Romanian aristocrat and politician (1847–1935)

Prince Emanoil (or Emanuel, Emanuil) Vogoride-Conachi (also Bogoridi, Vogoridis, Емануил Богориди-Конаки; 10 April 1847 – 19 August 1935) was a Romanian aristocrat and politician, best known as a claimant to the throne of the Principality of Bulgaria in 1878 and 1887. He was the son of Nicolae Vogoride, caimacam of Moldavia, and Ecaterina (Cocuța) Conachi, daughter of the logothete Costache Conachi, belonging to one of the oldest Moldavian boyar families.

== Origins and family ==
Emanoil Vogoride-Conachi came from an extremely wealthy family, with branches both in the Danubian Principalities and in the Balkans. On his paternal side, the Vogoride family was of Bulgarian origin, originating from the Tarnovo region, later becoming Phanariot through settlement in the Phanar district of Constantinople and integration into the Ottoman administrative elite. His grandfather was Ștefan Vogoride, while his father, Nicolae Vogoride, served as caimacam of Moldavia.

On his maternal side, Emanoil was the grandson of Costache Conachi, a poet and prominent Moldavian boyar. His mother, Ecaterina (Cocuța) Conachi, played a crucial role in exposing the falsification of the 1857 ad-hoc Divan elections, contributing decisively to the Union of the Romanian Principalities in 1859. This led to an open conflict with her husband, Nicolae Vogoride.

Emanoil was the eldest of the couple’s three children. His sisters were:
- Maria Vogoride (1851–1931), wife of the Greek count Petros de Romas;
- Lucia Vogoride (1855–1938), married successively to Nicolae Rosetti-Roznovanu and to the Conservative politician Dimitrie Greceanu.

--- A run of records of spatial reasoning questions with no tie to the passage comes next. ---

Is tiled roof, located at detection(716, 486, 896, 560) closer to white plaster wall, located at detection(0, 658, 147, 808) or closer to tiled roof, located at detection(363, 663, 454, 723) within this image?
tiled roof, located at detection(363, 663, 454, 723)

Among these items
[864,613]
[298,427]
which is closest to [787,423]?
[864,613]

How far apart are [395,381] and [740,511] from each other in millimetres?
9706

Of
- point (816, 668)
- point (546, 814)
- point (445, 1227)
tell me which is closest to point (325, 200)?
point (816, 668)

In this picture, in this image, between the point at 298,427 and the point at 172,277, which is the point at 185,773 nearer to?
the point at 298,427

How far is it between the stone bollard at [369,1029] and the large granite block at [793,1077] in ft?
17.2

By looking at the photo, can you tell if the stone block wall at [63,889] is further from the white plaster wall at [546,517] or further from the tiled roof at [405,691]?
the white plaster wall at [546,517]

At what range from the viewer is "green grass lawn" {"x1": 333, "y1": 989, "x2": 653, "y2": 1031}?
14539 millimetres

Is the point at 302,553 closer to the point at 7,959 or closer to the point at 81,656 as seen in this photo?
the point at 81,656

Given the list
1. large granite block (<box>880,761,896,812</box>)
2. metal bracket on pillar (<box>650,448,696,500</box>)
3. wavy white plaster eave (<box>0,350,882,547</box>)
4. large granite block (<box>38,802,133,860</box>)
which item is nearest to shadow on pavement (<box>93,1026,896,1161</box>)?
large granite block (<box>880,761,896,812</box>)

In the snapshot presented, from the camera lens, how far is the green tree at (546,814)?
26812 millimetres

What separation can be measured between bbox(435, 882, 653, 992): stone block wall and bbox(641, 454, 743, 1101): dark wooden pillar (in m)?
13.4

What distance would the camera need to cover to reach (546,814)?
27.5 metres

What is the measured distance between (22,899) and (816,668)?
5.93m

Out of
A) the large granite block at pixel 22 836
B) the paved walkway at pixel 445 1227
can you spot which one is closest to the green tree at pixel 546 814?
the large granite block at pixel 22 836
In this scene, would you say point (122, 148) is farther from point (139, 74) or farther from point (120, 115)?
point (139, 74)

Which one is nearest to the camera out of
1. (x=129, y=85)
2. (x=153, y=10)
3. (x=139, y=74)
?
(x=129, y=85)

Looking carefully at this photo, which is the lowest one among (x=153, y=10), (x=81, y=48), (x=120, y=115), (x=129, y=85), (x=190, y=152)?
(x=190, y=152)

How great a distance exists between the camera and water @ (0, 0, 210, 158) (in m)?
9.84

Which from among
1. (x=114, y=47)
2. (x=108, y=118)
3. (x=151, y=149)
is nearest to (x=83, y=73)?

== Education and personal life ==
Born in 1847 at the Conachi estate in Țigănești (Tecuci County), Emanoil Vogoride-Conachi received a Western-style education, studying in Paris. He spent much of his life in France and Austria, residing for long periods in Paris and Vienna. He spoke the Bulgarian language and maintained contacts with Bulgarian political and intellectual circles.

He was married twice: first to Olga Sturdza, daughter of Grigore Sturdza, and later to Countess Sophie von Puysegur, the widow of a German count. He had no children. Toward the end of his life, he sold most of his properties in Romania, including the Țigănești estate, which was sold to Tache Anastasiu.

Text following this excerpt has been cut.